À cette importante charge de travail, s’ajoutent désormais des cas de coronavirus au sein des équipes selon les syndicats, qui ne donnent pas de chiffre précis, ce que confirme cette infirmière. « Il faut remplacer ces collègues, l’équipe bouge beaucoup », mais la solidarité bat son plein. « Quand il faut remplacer quelqu’un il n’y a pas de problème, et on prend des nouvelles les uns des autres, ça fait du bien ».

 

L’hôpital a également vu arriver le renfort d’élèves de l’Institut de Formation de Soins Infirmiers et de personnels de la réserve sanitaire dont la mobilisation a été annoncée par le gouvernement le 6 mars dernier. Constituée de médecins, infirmiers, libéraux, retraités ou étudiants, elle doit permettre de renforcer les équipes du système de santé.

 

Une trentaine de décès sur une semaine

Faute de place en réanimation, une trentaine de lits, les équipes doivent désormais faire des choix entre les patients « les plus jeunes ou ceux qui ont les moins d’antécédents sont privilégiés ». Les autres « sont accompagnés » en « augmentant leur alimentation en oxygène, par des traitements pour les soulager en cas de fin de vie et beaucoup de relationnel », explique Audrey. 

 

Et les décès sont aussi nombreux. Sur la semaine du 23 mars, une trentaine ont été déplorés, « principalement des personnes âgées », explique cette même infirmière. Des situations compliquées à gérer pour l’hôpital, dont le funérarium affiche complet, et douloureuses pour les proches.

> [EXERCICES À FAIRE]
A. Traduisez en anglais cette phrase de l'extrait : « Constituée de médecins, infirmiers, libéraux, retraités ou étudiants, elle doit permettre de renforcer les équipes du système de santé. »
B. D'après l'extrait, pourquoi les équipes doivent-elles maintenant choisir entre les patients ? Répondez en une à trois phrases.

(Données collectées)
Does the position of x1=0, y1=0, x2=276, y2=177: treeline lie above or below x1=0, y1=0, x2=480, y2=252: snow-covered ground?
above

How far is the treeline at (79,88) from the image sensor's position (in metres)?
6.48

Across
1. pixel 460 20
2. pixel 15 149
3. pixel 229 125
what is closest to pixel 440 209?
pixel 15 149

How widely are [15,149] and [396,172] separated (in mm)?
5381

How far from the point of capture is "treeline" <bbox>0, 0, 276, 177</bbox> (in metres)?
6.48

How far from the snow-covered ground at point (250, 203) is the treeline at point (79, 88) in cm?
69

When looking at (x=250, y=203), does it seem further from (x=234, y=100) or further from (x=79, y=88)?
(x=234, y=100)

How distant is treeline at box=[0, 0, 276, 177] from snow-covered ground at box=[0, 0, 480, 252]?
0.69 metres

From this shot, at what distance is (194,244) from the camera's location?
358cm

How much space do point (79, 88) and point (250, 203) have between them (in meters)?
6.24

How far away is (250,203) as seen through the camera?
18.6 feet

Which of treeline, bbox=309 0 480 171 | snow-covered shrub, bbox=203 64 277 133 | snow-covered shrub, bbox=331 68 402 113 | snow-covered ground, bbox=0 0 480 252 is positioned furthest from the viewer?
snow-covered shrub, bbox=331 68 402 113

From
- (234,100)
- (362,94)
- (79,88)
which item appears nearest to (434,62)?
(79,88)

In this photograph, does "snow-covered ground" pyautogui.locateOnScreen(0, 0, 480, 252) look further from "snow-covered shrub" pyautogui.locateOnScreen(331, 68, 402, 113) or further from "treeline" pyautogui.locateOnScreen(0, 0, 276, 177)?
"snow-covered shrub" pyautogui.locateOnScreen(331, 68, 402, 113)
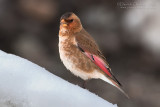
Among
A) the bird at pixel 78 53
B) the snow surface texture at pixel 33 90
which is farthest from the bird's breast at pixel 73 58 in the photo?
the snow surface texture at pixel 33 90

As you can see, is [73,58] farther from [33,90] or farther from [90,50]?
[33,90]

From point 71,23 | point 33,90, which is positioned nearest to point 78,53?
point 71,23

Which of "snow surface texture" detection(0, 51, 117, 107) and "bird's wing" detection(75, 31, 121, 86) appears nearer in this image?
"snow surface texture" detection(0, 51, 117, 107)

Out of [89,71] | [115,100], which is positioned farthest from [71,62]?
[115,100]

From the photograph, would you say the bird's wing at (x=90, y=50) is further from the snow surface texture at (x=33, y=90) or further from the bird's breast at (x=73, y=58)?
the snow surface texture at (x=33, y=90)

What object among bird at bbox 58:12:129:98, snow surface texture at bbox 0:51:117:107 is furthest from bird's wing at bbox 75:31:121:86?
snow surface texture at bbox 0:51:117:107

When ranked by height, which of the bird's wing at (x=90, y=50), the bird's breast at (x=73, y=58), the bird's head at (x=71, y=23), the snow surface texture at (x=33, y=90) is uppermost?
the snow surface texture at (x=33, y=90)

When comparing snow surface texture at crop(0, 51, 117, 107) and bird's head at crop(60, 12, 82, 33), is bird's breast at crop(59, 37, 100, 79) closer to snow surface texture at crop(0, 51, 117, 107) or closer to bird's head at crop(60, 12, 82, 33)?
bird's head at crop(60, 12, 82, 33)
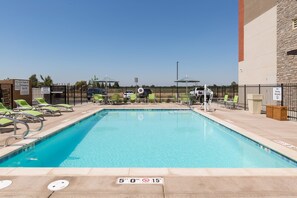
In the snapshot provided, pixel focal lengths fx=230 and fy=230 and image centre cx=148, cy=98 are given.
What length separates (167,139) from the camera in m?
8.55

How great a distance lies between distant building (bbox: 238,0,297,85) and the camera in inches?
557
...
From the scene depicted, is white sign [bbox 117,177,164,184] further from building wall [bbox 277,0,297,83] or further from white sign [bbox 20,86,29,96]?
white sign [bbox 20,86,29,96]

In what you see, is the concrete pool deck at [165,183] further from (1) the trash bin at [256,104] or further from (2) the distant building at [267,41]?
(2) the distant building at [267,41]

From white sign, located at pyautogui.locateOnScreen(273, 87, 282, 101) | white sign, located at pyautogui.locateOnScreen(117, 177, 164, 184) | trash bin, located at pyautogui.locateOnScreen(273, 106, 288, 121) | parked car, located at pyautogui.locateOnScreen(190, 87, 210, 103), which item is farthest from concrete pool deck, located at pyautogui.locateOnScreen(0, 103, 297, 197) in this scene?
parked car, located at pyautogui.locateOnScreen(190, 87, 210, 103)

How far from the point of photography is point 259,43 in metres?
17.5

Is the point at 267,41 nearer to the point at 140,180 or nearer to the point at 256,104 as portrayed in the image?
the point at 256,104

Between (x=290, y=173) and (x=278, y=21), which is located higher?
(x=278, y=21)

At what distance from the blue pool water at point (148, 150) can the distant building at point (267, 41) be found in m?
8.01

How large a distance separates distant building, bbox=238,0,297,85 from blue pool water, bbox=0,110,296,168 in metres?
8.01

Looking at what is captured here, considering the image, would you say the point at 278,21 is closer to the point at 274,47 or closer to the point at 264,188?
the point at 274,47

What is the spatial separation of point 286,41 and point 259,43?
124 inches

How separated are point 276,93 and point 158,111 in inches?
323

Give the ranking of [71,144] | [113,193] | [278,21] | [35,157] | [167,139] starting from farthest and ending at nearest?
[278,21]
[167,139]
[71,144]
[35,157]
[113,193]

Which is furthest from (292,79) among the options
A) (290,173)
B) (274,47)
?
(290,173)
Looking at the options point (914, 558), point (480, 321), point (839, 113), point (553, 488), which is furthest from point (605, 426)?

> [RÉPONSES DONNÉES]
A. Made up of doctors, nurses, self-employed practitioners, retirees or students, it is meant to strengthen the teams of the health system.

B. Elles doivent choisir parce qu'il n'y a pas assez de place en réanimation, où il y a une trentaine de lits. Les patients les plus jeunes ou ceux qui ont le moins d'antécédents passent en priorité.